=== WRITTEN EXERCISE A ===
Answer these questions from the text on British shipping:
(i) What do the remaining British shipbuilders specialize in?
(ii) What is the current registered UK tonnage?
(iii) What share of British trade is seaborne?
=== WRITTEN EXERCISE B ===
Continue the text on British shipping from the point where it stops.

New global fuel and emission regulations are putting ship owners under pressure, says Colin Chinery, with clear implications for British manufacturing
Down the slipway of memory they have gone; Cammel Laird, John Brown, Harland and Wolff. From the early 1970s when UK yards could still build the largest types of sophisticated merchant ships, British shipbuilders are now reduced to a handful specialising in defence contracts and repair work.
The world title went east a long while ago, but Britannia, if not quite ruling the waves, remains a major shipping power. The statistics may come as a surprise: registered UK tonnage in the late ‘nineties – 6.2 million – is currently 17 million, with 95 per cent of British trade seaborne. The sector directly employs 250,000 – and probably the same again indirectly – and annual turnover at £376 billion is greater than aerospace and agriculture combined.

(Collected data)

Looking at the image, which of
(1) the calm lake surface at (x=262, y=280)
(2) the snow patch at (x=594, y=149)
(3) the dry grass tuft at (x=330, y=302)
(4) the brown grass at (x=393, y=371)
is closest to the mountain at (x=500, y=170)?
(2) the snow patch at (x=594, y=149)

=== WRITTEN REPLY A ===
(i) Defense contracts and repair work.
(ii) 17 million.
(iii) 95 per cent.

=== WRITTEN REPLY B ===
Across the world the maritime industry is on a roll, driven by the increase in trade, and with shipbuilding undergoing the biggest boom experts can remember. But it is borne on a rising tide of pollution, CO2 emissions, and countervailing environmental regulations that have cost implications for British manufacturing?
Plying the routes between China and Europe, the cool-blue giant box ship, the ‘Emma Maersk’ is the world’s largest container vessel; 55 metres wide and longer than the Eiffel Tower is tall. On a typical month’s voyage it moves 13,000 20-footlong containers at speeds of up to 31mph.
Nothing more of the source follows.